High School English classes always belabored the 5-paragraph essay as a standard method for teaching concise writing — the introductory paragraph, three body paragraphs, and a conclusion. Soon thereafter, those essays turned into term papers with the additional requirement of providing reliable external sources and utilizing correct citation syntax. Why do I bring up English class in a blog centered around Artificial Intelligence, the answer: Wikipedia.

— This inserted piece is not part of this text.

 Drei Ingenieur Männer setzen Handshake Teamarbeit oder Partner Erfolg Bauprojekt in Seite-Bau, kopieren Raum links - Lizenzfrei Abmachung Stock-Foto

Teachers never hesitated to discredit Wikipedia. I’ll argue that in early 2000s, Wikipedia was emergent as internet popularity was growing. Yet, teachers were hesitant about the concept of user-created and community-sourced knowledge for third degree references simply due to the unreliability of the content. Whether factual or not, the notion loomed over education for a long time

History Class

The site was founded in January 2001 by Jimmy Wales and Larry Sanger as a spin-off of an earlier project called Nupedia, which was a free online encyclopedia that relied on expert contributors and peer review. Nupedia was slow and cumbersome to produce, and Wales and Sanger wanted to create a more open and collaborative platform that anyone could edit. They decided to use a wiki software, which allows users to create and modify web pages without any technical skills. He named the site Wikipedia as a portmanteau of wiki (a Hawaiian word meaning “quick”) and encyclopedia.

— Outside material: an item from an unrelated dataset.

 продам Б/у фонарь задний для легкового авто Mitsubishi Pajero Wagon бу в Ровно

The idea of Wikipedia was revolutionary at the time, as it challenged the traditional notions of authority, quality, and reliability in knowledge production. Instead of relying on a centralized editorial board or a fixed set of experts, Wikipedia adopted a decentralized and democratic model of governance, where anyone can contribute, edit, or delete content, as long as they follow certain policies and guidelines. These include verifiability (citing reliable sources), neutrality (representing multiple viewpoints fairly), no original research (only summarizing existing sources), and respect for other editors (avoiding personal attacks or vandalism).

Wikipedia also relies on a community of volunteers, who perform various roles and tasks to maintain and improve the website. These include administrators (who can delete pages, block users, or protect pages from editing), bureaucrats (who can grant or revoke user rights), stewards (who can oversee cross-wiki issues), arbitrators (who can resolve disputes among editors), checkusers (who can investigate user accounts), oversighters (who can hide revisions from public view), bots (automated programs that perform repetitive tasks), and many others.

In effect, Wikipedia transformed into an open-source encyclopedia of content, utilizing a system-of-the-masses to ensure the information was reliable and accurate, and growing to nearly 6.6 million articles in 2023 (English).

Certainly the concept of Wikipedia in execution unveils a number of fallacies far too common in society today including under representation, bias, and more, but those are outside of the scope of this blog post.

Computer Science Class

Enough spending time in History or English class, it’s time to shift focus to Computer Science, specifically about Artificial Intelligence!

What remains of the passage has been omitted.